**TASK INSTRUCTIONS:** State how many lines of the records below contain the string "stone", treating the match as case-sensitive, and give only the number.

**MATERIAL FOR THE TASK:**
>>
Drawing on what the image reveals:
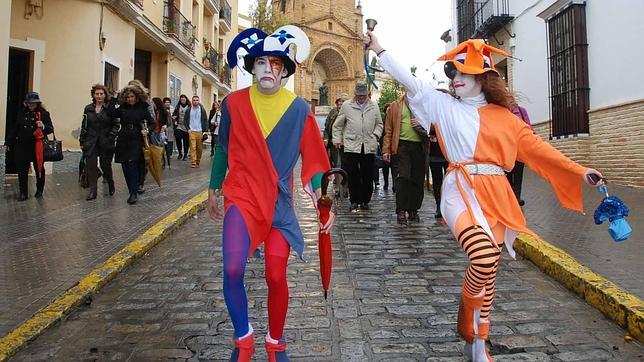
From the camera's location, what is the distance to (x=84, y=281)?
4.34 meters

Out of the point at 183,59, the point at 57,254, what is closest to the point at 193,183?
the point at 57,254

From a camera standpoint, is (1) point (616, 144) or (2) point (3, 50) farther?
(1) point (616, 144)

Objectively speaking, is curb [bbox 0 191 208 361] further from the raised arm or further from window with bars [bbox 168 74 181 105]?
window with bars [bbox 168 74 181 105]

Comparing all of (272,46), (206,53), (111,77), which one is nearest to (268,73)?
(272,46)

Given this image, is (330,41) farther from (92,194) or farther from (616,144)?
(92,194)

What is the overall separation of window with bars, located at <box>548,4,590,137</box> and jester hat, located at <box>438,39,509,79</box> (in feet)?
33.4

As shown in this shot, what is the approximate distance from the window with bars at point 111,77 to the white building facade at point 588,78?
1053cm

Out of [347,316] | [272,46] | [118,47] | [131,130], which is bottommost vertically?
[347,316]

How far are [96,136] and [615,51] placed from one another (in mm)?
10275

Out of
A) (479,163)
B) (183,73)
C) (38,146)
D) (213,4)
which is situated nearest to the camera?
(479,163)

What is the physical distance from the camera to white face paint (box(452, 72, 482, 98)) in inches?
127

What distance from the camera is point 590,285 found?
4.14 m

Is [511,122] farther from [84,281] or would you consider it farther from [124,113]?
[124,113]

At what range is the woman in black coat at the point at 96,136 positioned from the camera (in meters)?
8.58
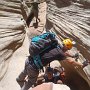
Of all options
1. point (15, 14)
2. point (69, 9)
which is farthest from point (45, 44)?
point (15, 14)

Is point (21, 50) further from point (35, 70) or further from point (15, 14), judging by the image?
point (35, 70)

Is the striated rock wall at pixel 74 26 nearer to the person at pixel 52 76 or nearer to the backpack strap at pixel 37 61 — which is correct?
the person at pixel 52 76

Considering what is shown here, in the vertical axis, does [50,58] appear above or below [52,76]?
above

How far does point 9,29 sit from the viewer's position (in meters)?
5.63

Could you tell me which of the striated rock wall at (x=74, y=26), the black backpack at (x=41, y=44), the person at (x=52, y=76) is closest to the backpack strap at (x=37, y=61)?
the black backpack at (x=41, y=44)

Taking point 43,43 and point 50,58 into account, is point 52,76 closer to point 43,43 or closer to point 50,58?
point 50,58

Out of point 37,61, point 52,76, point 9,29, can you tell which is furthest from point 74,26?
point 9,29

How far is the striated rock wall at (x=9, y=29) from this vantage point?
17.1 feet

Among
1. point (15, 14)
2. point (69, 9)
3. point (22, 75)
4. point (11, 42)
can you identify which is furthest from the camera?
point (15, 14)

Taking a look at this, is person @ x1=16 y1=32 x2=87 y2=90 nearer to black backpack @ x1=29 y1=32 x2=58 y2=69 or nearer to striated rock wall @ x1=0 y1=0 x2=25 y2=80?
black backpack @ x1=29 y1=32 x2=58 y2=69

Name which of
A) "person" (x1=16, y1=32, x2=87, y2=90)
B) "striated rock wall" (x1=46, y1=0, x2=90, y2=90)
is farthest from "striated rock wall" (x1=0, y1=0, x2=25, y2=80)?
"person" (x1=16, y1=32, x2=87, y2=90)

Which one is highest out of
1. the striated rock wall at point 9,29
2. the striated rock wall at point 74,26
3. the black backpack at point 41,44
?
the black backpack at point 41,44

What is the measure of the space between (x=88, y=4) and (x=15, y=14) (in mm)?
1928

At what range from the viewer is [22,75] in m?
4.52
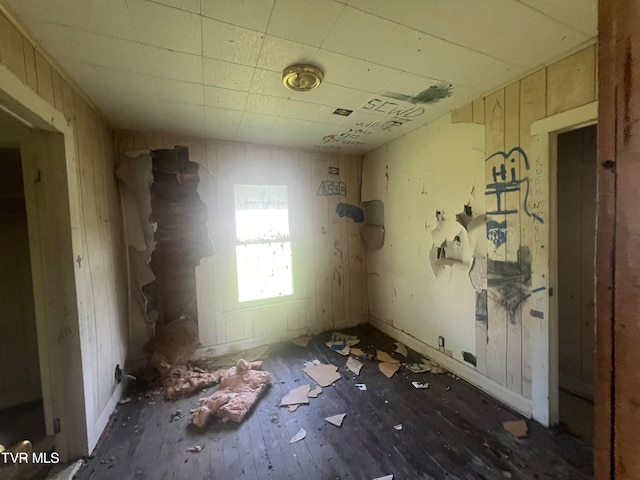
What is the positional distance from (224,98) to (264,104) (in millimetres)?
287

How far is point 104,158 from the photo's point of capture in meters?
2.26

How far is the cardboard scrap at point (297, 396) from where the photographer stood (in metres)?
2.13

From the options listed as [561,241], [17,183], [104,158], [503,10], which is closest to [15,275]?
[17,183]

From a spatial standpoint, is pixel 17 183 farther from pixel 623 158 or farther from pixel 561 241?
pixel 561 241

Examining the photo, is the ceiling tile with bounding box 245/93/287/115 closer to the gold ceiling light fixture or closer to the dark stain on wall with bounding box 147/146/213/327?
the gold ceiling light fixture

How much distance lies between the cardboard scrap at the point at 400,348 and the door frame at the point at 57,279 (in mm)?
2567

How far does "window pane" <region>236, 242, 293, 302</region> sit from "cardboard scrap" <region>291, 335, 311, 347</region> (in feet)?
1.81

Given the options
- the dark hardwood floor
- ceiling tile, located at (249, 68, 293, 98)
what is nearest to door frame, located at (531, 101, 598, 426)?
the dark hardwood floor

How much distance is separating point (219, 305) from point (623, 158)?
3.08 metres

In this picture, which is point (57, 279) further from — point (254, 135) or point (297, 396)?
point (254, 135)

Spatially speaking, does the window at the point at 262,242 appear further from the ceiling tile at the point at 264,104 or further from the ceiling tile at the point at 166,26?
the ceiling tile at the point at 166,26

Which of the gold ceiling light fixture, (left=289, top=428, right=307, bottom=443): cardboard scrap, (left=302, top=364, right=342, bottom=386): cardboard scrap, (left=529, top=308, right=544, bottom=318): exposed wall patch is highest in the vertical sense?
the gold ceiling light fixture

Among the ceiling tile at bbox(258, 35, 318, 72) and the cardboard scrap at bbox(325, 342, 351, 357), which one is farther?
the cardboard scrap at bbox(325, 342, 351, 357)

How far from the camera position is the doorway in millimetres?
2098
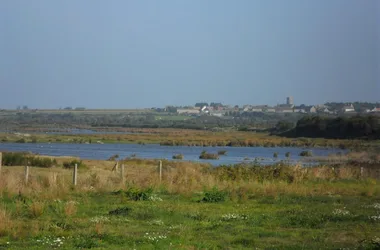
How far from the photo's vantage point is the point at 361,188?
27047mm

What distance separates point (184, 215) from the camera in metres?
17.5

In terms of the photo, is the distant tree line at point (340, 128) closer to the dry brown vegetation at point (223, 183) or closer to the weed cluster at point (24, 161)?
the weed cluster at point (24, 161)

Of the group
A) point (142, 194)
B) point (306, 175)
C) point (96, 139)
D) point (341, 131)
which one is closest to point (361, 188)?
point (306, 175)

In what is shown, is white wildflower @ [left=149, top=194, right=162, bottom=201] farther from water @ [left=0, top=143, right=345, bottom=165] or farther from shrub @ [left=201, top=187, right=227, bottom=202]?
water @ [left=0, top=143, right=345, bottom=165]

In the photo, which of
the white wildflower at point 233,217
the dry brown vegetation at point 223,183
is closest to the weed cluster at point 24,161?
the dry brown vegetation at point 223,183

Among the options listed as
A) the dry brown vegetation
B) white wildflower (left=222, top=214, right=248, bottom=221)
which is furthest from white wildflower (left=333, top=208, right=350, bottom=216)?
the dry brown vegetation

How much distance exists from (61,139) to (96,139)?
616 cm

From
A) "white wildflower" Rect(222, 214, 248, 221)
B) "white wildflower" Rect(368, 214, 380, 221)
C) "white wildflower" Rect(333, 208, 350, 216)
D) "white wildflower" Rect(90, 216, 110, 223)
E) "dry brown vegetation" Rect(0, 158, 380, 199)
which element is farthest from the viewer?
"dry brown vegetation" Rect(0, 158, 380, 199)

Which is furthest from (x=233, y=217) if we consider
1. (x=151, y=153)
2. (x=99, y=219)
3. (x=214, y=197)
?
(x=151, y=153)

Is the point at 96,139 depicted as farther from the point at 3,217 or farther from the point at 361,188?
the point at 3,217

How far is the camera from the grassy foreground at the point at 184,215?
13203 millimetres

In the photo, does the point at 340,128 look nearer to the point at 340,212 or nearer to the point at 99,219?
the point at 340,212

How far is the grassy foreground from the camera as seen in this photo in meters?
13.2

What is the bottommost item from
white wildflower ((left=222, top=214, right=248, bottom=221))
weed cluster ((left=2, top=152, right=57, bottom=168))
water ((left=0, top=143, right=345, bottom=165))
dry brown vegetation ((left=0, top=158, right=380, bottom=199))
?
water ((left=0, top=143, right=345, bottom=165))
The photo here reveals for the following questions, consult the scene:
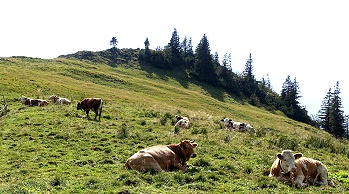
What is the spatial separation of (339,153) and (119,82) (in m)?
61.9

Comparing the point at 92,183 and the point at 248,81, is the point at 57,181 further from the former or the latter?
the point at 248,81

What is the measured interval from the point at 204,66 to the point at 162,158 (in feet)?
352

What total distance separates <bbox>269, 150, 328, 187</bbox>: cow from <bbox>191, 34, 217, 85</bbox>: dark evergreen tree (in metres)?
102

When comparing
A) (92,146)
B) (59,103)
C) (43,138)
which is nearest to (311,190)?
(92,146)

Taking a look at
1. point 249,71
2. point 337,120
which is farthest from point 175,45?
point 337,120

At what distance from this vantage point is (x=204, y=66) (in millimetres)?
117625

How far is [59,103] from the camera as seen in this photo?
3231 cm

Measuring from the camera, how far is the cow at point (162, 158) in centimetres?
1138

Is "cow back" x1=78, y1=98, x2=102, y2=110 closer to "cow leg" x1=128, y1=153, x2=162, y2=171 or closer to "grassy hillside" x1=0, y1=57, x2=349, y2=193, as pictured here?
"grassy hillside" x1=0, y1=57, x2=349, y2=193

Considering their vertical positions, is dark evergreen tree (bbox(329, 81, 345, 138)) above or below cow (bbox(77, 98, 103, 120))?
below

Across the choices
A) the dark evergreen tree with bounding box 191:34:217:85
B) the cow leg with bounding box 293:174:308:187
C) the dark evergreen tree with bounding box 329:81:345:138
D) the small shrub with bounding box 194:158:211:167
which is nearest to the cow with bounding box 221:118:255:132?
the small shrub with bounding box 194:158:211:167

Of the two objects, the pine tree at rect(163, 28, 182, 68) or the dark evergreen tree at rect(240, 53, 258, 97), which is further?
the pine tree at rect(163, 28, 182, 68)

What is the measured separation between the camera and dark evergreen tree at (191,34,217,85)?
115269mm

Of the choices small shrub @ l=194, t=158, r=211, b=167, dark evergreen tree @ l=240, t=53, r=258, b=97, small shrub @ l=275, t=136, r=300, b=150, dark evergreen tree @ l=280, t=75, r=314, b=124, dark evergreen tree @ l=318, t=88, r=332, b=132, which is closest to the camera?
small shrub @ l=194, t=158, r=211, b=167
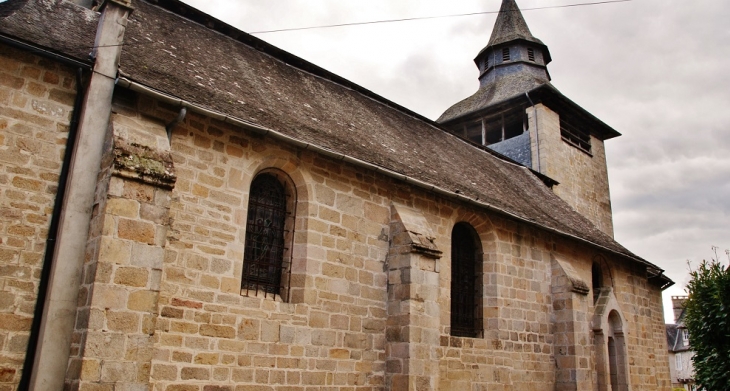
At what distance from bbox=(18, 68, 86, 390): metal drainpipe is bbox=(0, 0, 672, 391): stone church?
<<
>>
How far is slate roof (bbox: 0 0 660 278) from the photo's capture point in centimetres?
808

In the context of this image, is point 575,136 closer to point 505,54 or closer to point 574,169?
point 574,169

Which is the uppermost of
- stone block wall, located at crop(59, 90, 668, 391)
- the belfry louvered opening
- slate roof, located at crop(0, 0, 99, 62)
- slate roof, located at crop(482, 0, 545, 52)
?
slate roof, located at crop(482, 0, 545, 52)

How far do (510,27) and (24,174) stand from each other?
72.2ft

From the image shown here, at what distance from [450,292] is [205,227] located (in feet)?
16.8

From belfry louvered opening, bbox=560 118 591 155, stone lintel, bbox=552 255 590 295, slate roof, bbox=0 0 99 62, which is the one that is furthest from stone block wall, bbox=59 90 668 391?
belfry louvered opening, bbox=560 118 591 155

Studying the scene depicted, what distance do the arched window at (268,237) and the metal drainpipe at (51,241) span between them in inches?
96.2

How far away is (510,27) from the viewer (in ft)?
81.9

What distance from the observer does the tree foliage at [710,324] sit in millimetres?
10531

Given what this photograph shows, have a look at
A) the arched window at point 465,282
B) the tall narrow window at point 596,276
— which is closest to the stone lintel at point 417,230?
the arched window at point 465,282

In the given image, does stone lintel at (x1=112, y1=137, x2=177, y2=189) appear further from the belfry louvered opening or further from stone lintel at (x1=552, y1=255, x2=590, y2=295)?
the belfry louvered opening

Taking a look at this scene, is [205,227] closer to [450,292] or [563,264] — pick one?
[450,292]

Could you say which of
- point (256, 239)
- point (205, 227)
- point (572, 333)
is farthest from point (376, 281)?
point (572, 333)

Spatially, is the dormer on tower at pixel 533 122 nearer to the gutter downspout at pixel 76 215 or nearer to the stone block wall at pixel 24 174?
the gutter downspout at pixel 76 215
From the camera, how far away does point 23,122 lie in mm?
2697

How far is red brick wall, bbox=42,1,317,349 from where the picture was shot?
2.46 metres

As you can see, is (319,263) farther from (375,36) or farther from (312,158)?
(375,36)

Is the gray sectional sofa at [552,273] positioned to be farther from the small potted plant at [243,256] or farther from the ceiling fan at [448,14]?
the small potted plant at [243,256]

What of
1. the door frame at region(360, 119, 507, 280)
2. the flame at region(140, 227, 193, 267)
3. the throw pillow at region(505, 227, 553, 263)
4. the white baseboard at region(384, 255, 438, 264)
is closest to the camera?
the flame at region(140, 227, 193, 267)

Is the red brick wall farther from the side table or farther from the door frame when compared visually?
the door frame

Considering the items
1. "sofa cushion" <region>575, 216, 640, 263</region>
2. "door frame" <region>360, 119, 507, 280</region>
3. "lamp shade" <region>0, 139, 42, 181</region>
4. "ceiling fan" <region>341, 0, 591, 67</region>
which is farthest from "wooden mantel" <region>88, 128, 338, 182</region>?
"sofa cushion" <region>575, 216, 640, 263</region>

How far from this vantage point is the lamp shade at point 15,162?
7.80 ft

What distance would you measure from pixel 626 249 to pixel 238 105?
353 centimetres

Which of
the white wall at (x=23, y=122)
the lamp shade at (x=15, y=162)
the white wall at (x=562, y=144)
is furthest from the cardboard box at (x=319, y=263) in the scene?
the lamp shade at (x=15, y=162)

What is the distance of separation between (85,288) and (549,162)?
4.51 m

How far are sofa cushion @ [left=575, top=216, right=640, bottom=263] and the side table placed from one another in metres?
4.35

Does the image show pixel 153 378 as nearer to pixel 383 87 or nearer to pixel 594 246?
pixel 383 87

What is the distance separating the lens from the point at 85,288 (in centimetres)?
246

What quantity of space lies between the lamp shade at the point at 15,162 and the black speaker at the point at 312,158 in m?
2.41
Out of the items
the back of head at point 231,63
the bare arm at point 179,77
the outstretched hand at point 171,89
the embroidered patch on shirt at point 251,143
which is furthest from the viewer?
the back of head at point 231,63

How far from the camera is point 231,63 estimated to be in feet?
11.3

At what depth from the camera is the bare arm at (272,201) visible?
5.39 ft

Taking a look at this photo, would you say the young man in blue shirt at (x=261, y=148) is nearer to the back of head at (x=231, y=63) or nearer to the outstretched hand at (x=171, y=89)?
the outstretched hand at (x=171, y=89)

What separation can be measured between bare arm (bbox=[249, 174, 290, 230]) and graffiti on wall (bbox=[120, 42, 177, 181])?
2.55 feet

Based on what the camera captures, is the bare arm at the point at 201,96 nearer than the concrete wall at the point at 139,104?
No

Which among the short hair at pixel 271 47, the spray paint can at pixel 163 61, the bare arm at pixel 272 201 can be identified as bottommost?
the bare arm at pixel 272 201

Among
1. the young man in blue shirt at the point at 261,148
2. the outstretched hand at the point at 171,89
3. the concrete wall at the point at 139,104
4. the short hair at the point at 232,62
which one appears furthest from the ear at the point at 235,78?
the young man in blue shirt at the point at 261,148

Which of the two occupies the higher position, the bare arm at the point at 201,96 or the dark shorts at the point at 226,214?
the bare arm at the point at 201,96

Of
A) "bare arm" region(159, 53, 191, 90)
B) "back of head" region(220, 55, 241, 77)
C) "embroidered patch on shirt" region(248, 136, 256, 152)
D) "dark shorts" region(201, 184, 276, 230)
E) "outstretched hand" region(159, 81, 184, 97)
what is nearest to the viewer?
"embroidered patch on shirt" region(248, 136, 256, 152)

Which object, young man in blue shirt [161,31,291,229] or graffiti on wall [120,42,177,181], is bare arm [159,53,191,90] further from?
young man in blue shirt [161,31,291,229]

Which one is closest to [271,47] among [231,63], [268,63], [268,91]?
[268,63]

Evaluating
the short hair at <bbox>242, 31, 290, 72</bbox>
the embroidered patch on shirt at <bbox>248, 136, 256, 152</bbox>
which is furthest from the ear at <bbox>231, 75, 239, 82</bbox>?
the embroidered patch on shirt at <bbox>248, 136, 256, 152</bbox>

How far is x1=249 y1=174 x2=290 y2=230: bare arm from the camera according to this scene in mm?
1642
<<
**SOLUTION TO THIS PROBLEM:** 6